BRIEF:
Give as output the line that contains "scientific name: Odocoileus", followed by every remaining line of the entries, unchanged and with nothing added.

[Stored items]
━━━━━━━━━━━━━━━━

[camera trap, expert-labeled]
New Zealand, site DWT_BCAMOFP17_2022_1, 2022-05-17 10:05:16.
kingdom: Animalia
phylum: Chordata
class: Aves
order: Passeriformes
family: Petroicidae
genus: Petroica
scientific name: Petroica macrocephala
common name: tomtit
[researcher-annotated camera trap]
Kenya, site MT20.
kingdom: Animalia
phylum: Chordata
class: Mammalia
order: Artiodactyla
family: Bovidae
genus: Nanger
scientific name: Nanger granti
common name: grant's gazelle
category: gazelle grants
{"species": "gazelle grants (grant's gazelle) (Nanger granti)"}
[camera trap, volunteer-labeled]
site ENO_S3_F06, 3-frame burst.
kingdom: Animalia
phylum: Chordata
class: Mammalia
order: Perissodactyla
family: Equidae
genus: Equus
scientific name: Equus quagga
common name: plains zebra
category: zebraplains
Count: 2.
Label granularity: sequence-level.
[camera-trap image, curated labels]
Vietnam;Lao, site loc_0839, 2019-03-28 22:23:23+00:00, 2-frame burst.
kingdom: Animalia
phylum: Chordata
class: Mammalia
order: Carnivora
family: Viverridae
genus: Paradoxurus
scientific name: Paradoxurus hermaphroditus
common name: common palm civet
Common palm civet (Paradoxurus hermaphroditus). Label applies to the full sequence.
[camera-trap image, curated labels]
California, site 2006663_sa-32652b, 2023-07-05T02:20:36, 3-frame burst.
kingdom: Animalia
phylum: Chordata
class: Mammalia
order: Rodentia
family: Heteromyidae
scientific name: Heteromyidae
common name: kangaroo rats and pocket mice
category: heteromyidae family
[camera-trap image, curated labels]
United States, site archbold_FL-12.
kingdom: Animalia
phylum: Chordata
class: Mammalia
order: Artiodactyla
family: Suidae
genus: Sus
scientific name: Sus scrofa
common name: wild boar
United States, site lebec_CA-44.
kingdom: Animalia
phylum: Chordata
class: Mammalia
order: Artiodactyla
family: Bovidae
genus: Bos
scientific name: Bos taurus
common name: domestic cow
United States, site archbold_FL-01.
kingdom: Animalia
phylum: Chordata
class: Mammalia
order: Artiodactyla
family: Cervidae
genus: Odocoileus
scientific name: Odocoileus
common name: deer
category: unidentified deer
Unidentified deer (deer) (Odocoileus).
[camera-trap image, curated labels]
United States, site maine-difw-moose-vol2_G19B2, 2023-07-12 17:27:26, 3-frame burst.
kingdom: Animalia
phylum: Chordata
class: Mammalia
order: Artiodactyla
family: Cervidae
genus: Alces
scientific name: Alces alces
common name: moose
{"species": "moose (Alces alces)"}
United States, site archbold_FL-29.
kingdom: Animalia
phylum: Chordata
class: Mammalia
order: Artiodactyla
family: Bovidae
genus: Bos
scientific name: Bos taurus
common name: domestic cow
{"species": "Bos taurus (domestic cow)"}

━━━━━━━━━━━━━━━━

SOLUTION TO THE EXERCISE:
scientific name: Odocoileus
common name: deer
category: unidentified deer
Unidentified deer (deer) (Odocoileus).
[camera-trap image, curated labels]
United States, site maine-difw-moose-vol2_G19B2, 2023-07-12 17:27:26, 3-frame burst.
kingdom: Animalia
phylum: Chordata
class: Mammalia
order: Artiodactyla
family: Cervidae
genus: Alces
scientific name: Alces alces
common name: moose
{"species": "moose (Alces alces)"}
United States, site archbold_FL-29.
kingdom: Animalia
phylum: Chordata
class: Mammalia
order: Artiodactyla
family: Bovidae
genus: Bos
scientific name: Bos taurus
common name: domestic cow
{"species": "Bos taurus (domestic cow)"}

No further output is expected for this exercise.